● TAREFAS OBRIGATÓRIAS
A – Segundo o texto sobre o bonde da Paula Mattos, após quantos anos o bonde voltará a circular nessa linha?
B – Imprima o trecho do texto sobre o bonde da Paula Mattos que começa nas palavras "O jornalista tem" e termina logo após "curtidas, likes, prestígio.".
C – Dê continuidade ao texto sobre o bonde da Paula Mattos a partir da última frase apresentada.

● TRECHO DO DOCUMENTO
****

Bonde da Paula Mattos:
Quando a luta obriga a comemorar com o inimigo.
O jornalista tem pressa. Quer escrever. Tem que noticiar primeiro – “vender” a informação em primeira mão. A notícia, o fato, a velocidade do fato se transformaram numa espécie de certificado de competência. Acabou o romantismo, é preciso mesclar agilidade e conteúdo. Dilema cruel, pois além dos “coleguinhas concorrentes”, o jornalista enfrenta o universo das novas tecnologias.
As redes sociais transformaram-se em um universo onde qualquer pessoa se credencia em um jornalista em potencial. Pessoas que se escondem atrás de um pseudo anonimato, estarão ao vivo e a cores em todos os lugares transmitindo ao vivo – mesmo sem nenhum conteúdo. A finalidade não é o compromisso com a verdade e os fatos, mas apenas curtidas, likes, prestígio.
Foi com essa sensação que voltei para redação após a reinauguração do sistema de bondes de Santa Teresa que, depois de 13 anos, voltará a circular na Linha Paula Mattos. O bairro como um todo e, muito especialmente, o Largo das Neves, sempre foi um espaço de vanguarda com tendências de esquerda. Não é para menos: no início da década de 70, os adeptos do movimento hippie escolheram Santa Teresa como local preferencial.
Mais ou menos no mesmo período, aquelas ladeiras, com suas muitas escadarias e seus casarões serviu de abrigo para muita gente que se opôs à ditadura militar, tanto que, em 1969, uma casa no lado oposto ao bairro e bem próxima ao Rio Cumprido, serviu de esconderijo a Charles Burke Elbrick, embaixador dos Estados sequestrado pela Ação de Libertação Nacional (ALN) e pelo Movimento Revolucionário 8 de Outubro (MR-8) em protesto contra as torturas da ditadura que era apoiada pelos EUA.
Os anos 70 se foram e levou o movimento hippie. O país ainda demoraria para se livrar dos ditadores e das garras afiadas da "Operação Condor". Os tempos mudaram, mas Santa Teresa não. O bairro hoje é habitado por operários, artistas, poetas, músicos, produtores culturais e muitos acadêmicos – mestres e doutores -, dentre outras pessoas com tendências libertárias. É um lugar cheio de lembranças, de memórias e merece respeito porque pisaram naquele chão figuras como Taiguara, Chico Science e Geraldo Azevedo, dentre muitos outros. Um brinde ao saudoso Jorge Salomão.

****

● DADOS DISPONÍVEIS
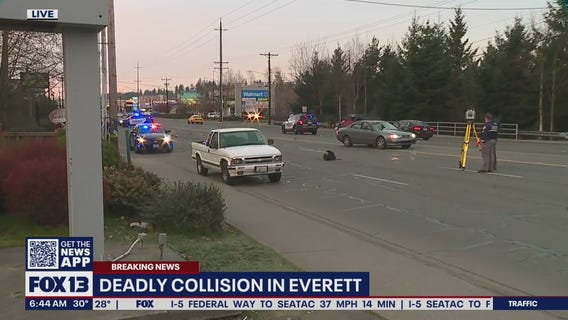 Deadly collision in Everett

****

● RESPOSTAS EM SEQUÊNCIA
A – Depois de 13 anos.

B –
O jornalista tem pressa. Quer escrever. Tem que noticiar primeiro – “vender” a informação em primeira mão. A notícia, o fato, a velocidade do fato se transformaram numa espécie de certificado de competência. Acabou o romantismo, é preciso mesclar agilidade e conteúdo. Dilema cruel, pois além dos “coleguinhas concorrentes”, o jornalista enfrenta o universo das novas tecnologias.
As redes sociais transformaram-se em um universo onde qualquer pessoa se credencia em um jornalista em potencial. Pessoas que se escondem atrás de um pseudo anonimato, estarão ao vivo e a cores em todos os lugares transmitindo ao vivo – mesmo sem nenhum conteúdo. A finalidade não é o compromisso com a verdade e os fatos, mas apenas curtidas, likes, prestígio.

C –
Voltei pensando no que vi na reinauguração dos bondinhos, na imensidão simbólica do bairro, em sua tranquilidade – um lugar que parece ter parado no tempo. A imagem dessa totalidade me custou sair da cabeça. Um bairro cercado por trilhos e portais, onde muitos abominam as ideias reacionárias de setores da direita, onde pessoas crucificam os defensores do uso de cloroquina, e sentem verdadeiro repúdio aos que “passam pano” ao Golpe de 1964, realizado e idealizado por iniciativa de gente “vagabunda, ordinária e autoritária”.
Um lugar onde grande maioria apoia o ministro Alexandre de Moraes, o popular Xandão, o defendem e acham que ele deveria “fumar um, ficar totalmente relaxadão e meter na cadeia todos os envolvidos na tentativa de derrubada dos poderes em 8 de janeiro de 2022. Sem Anistia é quase que uma máxima dentre os moradores. Por falar em Golpe, em ditadura, passando no Guimarães, vejo no Cine Santa em cartaz o filme “Ainda Estou Aqui”, uma lembrança assustadora daqueles tempos sombrios.
Tudo isso me trouxe um sentimento de perplexidade, ver todas aquelas pessoas diante de um governador conservador, reacionário, bolsonarista que demonstrava segurança, orgulho em estar ali e se manteve firme em suas palavras. Cláudio Castro, por mais que parece um estranho no ninho da democrática Santa Teresa, realizava um antigo sonho de toda aquela comunidade que era a reinauguração do sistema de bondes.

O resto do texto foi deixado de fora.